Ibba Girls' Boarding School aims to provide high-quality education across the five years of upper primary school and the four-year secondary curriculum. Offering 'excellence without elitism', it is open to all, regardless of their families' background, status or income. Rooted in Christian values, the school welcomes people of all faiths and none.
The school aims to educate and empower young women with the values, knowledge and skills for life, work and leadership so that they can transform their communities and their nation.
IGBS aims to provide a safe, stimulating and supportive environment in which all young people have the freedom and the opportunities to fulfil their unique potential academically, physically, socially, emotionally and spiritually, through dedicated, innovative and enthusiastic teaching and learning.
The school focuses on girls only because so few get the chance of education; only 1 in 5 girls are still in school by the age of around 10. The school spans upper primary and secondary as these are the years with the highest drop-out rates nationally.
To fulfil our aim of combining excellence with accessibility, the school is residential, allowing girls from a wide catchment area (about the size of Scotland) to attend and to study safely, protected from early and forced marriage and pregnancy and without the additional pressure of domestic duties during term-time.
We also aim to uplift the performance of feeder primary schools in the surrounding area by funding additional teachers, training and books, and also to support literacy and adult education classes.
In 2008 Professors John Benington and Jean Hartley (both then at Warwick University) were asked by the interim Government of South Sudan to go to Juba, the new capital, to run a series of workshops on public management for newly appointed Government officials.

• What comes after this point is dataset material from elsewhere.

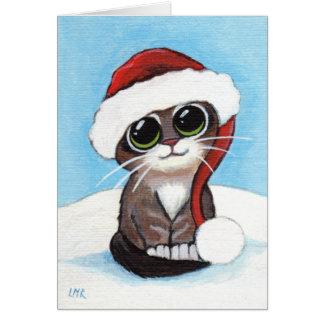 Chaton tigré mignon portant la carte de Noël de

Bridget Nagomoro was one of these officials, then working in the Ministry of Commerce, Trade and Industry.
Sitting beside the Nile, she told John about a dream she had had, calling her to set up a boarding school for girls in Ibba, the village in which she had been born and brought up. At the time she was one of very few girls from Ibba to have had schooling beyond age 10 (eventually going on to get a University degree).
She asked John to help make her vision real, by developing a detailed plan, and helping to raise the finance needed. She then gave up her job in the national government in Juba to return to Ibba County as local Government Commissioner so that she could be actively involved in developing the school. She mobilized active support for her vision from a wide network of people, including local chiefs and clergy, parents, educators in South Sudan, and government at county, state and national levels.

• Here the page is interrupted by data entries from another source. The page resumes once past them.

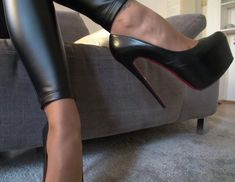 Обувь С Высокими Каблуками На Платформе, Ботинки На Высоком Каблуке, Черные Каблуки, Черные Сандалии, Ботильоны, Шпильки, Сексуальные Высокие Каблуки, Обувь На Каблуках, Современные Женщины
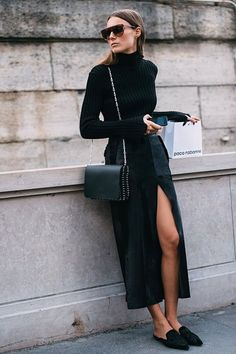 Look all black com tutleneck, saia midi de fenda e mule.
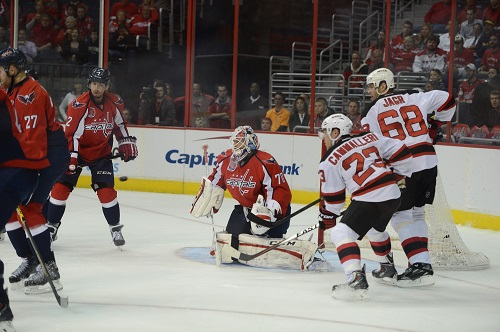 Mike Cammalleri and Jaromir Jagr in front of Braden Holtby (Tom Truk/THW)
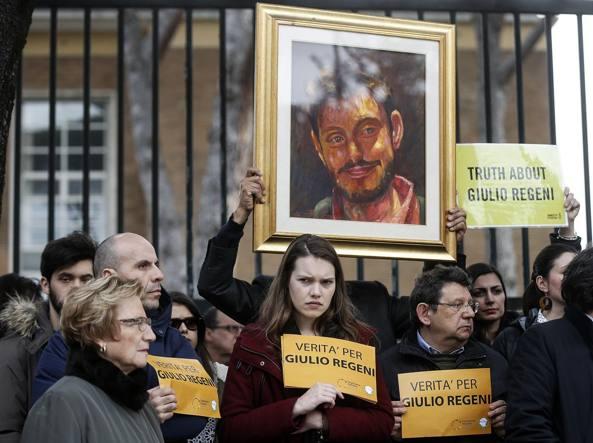 La manifestazione del 28 febbraio davanti all'ambasciata egiziana a Roma (Eidon)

She donated a large plot of family land on which to build the school and also inspired the village chief, Severio, to give an adjacent plot of land - making a total of 73 acres available for the school. Chief Severio has since donated a further plot to help the school grow its own food.

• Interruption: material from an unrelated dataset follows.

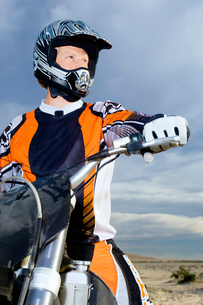 Motocross racer on bike in desertの写真素材 [FYI03628342]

In 2011, Friends of Ibba Girls’ School (FIGS) was registered as a UK charity, to support the design, building and development of the school with funding and professional/technical advice (e.g. architecture, governance, financial management and quality teaching and learning).
In 2013, Ibba Girls Boarding School was registered under South Sudanese law, with its own body of South Sudanese Trustees and Board of Governors (on which the UK Trustees are represented).
In March 2014, the school opened to its first 40 ten-year-old girl students and marked this achievement with an official Opening Ceremony.
Since 2014, another 5 cohorts of girls have joined the school, so that it now spans Primary 4 to Secondary 1, with 220 girl students living and learning at Ibba with great enthusiasm. The initial cohort sat their Primary Leaving Exams in 2018 and the top 6 scorers in the country were all from Ibba Girls' Boarding School. IGBS was also the only school to receive a 100% pass rate.
This is a wonderful result from such a young school, nothing short of a miracle. However, we still need to raise sufficient funding year on year so these girls can continue their education - and so over the next 3 years, another 120 girls can enrol, and receive the priceless opportunity to learn.